British Man Blames Apple For Erasing His iPhone’s Data, Wins $3,000 In Lawsuit
If there’s one thing that I’ve learned when it comes to taking any computing device in for service, it’s to back it up beforehand “just in case.” There’s no telling what service technicians will have to do with your device or what kind of mishaps could happen in the process, so it’s better to be safe than sorry.
However, it appears that at least one British man didn’t use enough caution when he took his malfunctioning iPhone in to be serviced at a local Apple Store. Deric White claims the Apple Geniuses never asked him if he had backed up his iPhone 5, and took it upon themselves to reset the iPhone, wiping out all of its data in the process, in order to solve his issues.
“It was only after staff fiddled around they asked if I’d backed my things up,” said White, who was obviously distraught over the fact that he lost 15 years worth of contacts and countless photos with sentimental value.
Mr. White decided to file a £5,000 ($7,500) lawsuit against Apple, and today he walked away with a partial victory. We say partial because although Mr. White won his case, he didn’t get all that he was asking for. A judge awarded him £1,200 in compensation along with £773 in court costs for a total of around $3,000. The judge said that Apple had acted negligently in erasing the data from Mr. White’s phone while performing a reset.

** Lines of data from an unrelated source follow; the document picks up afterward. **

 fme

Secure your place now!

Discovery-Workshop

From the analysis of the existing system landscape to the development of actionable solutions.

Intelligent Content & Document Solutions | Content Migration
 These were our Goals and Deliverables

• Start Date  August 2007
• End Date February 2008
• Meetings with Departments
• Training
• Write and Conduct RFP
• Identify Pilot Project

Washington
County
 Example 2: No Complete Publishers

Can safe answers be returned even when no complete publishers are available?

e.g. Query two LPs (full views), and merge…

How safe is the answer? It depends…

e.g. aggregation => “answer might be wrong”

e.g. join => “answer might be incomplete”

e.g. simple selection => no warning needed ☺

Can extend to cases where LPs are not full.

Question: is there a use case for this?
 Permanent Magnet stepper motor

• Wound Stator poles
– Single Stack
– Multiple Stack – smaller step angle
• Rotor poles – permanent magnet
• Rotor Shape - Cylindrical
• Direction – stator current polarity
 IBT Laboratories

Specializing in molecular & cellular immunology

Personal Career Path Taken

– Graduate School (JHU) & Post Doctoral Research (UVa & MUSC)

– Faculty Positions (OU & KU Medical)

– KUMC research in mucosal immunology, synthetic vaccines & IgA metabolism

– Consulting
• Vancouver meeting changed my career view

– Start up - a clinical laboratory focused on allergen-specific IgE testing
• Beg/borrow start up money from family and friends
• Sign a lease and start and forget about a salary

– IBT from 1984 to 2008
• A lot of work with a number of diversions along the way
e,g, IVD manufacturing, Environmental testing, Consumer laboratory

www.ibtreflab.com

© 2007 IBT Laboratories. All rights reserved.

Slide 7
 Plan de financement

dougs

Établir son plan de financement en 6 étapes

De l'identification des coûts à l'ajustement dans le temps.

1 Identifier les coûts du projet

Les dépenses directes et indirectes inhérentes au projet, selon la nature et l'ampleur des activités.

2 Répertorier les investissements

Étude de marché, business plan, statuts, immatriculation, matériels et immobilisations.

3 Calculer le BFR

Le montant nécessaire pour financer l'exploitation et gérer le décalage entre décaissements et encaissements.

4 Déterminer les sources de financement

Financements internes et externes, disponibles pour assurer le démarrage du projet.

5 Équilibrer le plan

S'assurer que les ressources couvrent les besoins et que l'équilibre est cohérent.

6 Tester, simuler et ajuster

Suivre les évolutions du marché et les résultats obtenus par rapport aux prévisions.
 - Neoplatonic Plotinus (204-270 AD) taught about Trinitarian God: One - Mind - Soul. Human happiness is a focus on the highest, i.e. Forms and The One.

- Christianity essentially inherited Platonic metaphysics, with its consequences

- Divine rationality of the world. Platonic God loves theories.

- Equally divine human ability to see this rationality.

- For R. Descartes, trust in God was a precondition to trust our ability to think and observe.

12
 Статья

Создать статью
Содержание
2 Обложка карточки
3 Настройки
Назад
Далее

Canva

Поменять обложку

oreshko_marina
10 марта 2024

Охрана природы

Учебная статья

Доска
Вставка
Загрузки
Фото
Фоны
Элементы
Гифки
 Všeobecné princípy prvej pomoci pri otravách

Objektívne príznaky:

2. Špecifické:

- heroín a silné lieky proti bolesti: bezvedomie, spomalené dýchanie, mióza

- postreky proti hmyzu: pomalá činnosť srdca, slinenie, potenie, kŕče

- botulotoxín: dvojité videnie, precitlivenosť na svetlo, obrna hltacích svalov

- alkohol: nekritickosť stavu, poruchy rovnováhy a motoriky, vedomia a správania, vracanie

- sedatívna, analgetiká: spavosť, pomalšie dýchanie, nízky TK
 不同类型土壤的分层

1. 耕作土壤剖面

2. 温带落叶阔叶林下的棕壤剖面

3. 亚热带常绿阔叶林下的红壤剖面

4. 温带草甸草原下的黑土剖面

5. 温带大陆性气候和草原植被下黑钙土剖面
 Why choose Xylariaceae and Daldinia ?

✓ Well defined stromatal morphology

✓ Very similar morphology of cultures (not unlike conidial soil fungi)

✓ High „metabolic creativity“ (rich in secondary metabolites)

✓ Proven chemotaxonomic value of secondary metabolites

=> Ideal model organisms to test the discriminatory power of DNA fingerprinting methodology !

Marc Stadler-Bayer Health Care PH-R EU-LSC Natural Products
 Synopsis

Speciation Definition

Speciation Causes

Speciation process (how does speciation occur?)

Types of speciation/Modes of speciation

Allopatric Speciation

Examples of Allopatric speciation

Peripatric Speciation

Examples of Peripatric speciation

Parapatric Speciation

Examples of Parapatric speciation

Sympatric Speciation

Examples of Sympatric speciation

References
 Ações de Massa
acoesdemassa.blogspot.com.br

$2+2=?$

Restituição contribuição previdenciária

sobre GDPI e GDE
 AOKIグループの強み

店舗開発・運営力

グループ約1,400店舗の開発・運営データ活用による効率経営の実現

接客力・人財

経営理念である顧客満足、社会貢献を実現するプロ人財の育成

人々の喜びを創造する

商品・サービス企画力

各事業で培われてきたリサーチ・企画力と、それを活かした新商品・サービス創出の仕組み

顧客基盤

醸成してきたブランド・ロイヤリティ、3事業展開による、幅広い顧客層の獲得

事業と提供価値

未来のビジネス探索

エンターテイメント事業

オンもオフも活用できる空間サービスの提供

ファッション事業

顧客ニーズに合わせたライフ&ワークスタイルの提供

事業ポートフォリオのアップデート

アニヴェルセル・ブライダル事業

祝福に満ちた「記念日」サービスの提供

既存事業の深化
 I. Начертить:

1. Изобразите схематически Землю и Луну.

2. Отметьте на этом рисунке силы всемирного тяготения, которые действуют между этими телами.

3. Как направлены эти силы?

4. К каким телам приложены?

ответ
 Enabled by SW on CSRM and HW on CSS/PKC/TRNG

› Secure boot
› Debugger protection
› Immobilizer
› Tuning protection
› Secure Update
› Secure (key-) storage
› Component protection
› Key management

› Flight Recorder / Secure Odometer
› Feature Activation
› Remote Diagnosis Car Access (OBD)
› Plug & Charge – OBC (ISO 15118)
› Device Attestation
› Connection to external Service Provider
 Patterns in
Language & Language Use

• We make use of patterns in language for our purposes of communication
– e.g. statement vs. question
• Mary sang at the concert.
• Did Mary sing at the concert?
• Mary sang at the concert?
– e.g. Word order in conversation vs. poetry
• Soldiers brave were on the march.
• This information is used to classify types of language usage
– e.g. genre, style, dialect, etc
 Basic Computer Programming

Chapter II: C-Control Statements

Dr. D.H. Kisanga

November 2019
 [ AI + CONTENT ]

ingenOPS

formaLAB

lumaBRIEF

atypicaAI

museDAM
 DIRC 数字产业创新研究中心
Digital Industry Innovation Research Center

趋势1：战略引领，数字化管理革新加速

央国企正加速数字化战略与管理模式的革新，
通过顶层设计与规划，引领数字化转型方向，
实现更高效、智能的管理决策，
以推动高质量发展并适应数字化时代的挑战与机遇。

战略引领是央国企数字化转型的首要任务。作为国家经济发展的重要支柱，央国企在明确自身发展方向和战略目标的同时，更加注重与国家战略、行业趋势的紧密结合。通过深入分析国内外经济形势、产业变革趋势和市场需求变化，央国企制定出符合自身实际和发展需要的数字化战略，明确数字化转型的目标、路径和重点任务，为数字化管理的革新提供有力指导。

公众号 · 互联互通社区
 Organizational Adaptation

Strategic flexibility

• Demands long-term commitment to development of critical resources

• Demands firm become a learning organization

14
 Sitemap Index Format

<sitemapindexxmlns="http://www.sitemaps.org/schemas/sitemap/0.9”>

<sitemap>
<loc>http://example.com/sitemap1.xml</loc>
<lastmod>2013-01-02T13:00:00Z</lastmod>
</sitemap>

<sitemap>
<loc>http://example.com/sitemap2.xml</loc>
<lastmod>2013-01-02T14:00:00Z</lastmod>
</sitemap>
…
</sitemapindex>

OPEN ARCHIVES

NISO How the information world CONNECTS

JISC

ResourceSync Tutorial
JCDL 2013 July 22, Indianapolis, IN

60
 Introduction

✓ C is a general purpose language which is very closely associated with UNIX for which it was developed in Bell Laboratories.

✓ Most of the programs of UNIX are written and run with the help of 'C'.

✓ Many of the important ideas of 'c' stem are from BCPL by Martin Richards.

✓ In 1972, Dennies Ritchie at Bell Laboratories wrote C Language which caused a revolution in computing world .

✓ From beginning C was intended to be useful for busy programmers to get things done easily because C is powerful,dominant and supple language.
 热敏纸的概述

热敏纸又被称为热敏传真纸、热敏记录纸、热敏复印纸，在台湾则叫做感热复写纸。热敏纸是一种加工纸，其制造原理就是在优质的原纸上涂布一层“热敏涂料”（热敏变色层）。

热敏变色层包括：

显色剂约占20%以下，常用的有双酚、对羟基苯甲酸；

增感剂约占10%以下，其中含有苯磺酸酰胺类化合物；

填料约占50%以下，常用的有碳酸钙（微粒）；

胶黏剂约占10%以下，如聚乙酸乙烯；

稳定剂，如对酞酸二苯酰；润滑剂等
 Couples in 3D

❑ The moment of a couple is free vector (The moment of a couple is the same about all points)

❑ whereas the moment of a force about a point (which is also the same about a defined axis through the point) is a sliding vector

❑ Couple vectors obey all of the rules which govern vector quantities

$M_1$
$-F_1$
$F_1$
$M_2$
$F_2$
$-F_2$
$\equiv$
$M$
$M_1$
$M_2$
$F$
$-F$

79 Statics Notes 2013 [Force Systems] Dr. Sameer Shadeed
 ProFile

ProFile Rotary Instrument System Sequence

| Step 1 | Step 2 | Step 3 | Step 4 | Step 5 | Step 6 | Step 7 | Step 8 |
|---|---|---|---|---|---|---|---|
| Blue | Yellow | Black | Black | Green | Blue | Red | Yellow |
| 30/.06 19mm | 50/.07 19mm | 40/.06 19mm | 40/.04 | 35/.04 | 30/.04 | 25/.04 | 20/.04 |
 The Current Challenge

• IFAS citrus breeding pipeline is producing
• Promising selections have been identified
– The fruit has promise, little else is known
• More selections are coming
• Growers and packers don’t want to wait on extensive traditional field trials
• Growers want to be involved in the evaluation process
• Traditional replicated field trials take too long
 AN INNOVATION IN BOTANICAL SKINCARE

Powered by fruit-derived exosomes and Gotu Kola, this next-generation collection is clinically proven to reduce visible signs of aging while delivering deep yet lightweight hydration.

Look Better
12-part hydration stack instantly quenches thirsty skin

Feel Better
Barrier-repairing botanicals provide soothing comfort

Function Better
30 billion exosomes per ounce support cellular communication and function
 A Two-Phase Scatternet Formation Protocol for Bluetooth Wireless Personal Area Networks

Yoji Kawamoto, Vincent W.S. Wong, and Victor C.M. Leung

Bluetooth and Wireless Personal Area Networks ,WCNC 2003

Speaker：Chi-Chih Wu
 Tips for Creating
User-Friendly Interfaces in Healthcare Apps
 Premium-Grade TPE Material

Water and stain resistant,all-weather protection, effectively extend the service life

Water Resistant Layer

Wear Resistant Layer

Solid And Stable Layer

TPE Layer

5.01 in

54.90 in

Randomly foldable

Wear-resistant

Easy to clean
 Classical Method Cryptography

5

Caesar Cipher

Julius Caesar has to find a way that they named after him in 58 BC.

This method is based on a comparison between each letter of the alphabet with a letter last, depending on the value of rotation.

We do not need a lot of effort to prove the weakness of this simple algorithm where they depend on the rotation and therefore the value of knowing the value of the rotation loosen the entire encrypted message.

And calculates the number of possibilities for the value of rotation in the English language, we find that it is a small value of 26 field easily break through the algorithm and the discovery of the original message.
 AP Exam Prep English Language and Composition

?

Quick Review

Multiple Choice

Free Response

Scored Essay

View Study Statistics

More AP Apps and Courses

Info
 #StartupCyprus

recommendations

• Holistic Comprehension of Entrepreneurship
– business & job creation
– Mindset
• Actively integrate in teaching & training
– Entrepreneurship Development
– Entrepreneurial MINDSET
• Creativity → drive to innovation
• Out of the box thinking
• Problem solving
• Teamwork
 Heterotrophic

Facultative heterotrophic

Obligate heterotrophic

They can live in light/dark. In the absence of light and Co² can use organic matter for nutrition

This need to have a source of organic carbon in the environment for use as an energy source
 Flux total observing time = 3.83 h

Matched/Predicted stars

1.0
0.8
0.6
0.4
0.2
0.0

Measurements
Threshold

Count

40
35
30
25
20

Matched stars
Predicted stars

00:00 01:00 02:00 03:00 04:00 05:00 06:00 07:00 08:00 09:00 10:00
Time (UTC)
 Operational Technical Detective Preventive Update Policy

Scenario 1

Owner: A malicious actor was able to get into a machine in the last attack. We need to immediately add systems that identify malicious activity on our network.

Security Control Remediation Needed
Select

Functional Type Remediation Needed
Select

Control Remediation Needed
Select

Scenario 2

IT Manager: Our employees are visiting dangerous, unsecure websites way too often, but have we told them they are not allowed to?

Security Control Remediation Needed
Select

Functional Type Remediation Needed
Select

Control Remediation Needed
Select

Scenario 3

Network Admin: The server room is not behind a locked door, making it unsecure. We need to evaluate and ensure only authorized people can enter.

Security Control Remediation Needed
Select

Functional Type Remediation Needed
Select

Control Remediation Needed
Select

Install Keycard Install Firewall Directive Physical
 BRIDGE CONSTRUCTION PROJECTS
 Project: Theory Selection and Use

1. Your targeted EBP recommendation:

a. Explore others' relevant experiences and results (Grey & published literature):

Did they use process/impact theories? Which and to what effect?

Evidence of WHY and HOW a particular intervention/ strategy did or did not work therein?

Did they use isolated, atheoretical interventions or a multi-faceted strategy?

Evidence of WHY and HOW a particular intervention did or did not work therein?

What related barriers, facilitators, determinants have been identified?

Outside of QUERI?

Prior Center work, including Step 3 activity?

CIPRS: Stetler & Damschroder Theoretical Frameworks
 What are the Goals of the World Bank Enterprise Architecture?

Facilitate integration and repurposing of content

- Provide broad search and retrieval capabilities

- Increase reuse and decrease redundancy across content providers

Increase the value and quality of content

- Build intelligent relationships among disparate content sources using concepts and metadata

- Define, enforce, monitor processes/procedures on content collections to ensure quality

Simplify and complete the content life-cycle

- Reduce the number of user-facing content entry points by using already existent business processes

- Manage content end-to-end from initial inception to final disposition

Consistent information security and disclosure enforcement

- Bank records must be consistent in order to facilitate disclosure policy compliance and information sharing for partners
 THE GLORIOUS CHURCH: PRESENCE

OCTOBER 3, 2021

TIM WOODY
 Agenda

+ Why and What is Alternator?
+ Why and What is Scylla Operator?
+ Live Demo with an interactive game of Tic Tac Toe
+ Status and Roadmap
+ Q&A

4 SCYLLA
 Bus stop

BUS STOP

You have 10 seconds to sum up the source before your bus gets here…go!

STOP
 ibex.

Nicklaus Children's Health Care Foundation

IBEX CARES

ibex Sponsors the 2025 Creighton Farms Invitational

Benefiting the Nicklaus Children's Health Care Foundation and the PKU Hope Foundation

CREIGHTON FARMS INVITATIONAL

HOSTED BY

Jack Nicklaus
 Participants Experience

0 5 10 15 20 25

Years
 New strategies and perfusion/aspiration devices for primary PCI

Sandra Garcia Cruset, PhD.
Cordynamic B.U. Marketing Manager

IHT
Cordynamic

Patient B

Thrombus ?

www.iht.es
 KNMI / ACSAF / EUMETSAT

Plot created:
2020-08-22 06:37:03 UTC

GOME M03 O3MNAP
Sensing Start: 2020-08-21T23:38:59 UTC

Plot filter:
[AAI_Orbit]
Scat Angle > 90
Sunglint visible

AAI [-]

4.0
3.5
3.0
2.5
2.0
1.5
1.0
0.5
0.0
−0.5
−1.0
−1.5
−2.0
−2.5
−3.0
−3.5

“I accept the claimant's version of events,” said London County Court District Judge Ruth Fine. “The defendant's employees were negligent in the treatment of the claimant's telephone, causing the claimant loss of photographs of particular sentimental value and the loss of all his contacts.
“I’m satisfied he was unable to retrieve the lost photographs and contact details. Just because damages are difficult to assess does not disentitle a claimant to compensation.”
While we would definitely fault the Apple Geniuses if they did in fact wipe Mr. White’s phone without first telling him what the repercussions would be, we as tech geeks can’t completely absolve him from bearing at least some responsibility for his predicament. For starters, iPhones have two ways of backing up all data: automatic backups via iCloud and manual backups using a Lightning cable and iTunes.
If Mr. White had an iCloud account, he would have been able to easily restore his data (including contact information and photos). But in this case, he didn’t even setup an iCloud account, stating that he “[didn’t] like the databank in the sky.” Likewise, an iTunes backup would have made for an even quicker way to restore his iPhone 5 to its previous state before he visited the Apple Store. This method of backing up data also eluded Mr. White.
Apple argued that Mr. White took the risk by bringing his iPhone in for service without having any backups available. “In doing that, he made the decision to hand the phone over to them knowing the iPhone was not backed up and the pictures and videos were therefore at risk,” said Apple attorney Victoria Nottage.
Apple also contends that it actually warned Mr. White about the possibility of data loss. “It's the defendant's case he did warn Mr. White in restoring the phone the data was in jeopardy, they couldn't guarantee its integrity,” said Nottage. “It is something we inform all customers of before they carry out any action on phones or iPads.”
Obviously, the judge disagreed with Apple’s version of events.
If there’s one thing to take away from this entire incident, it’s to always have data backed up — preferably in multiple locations.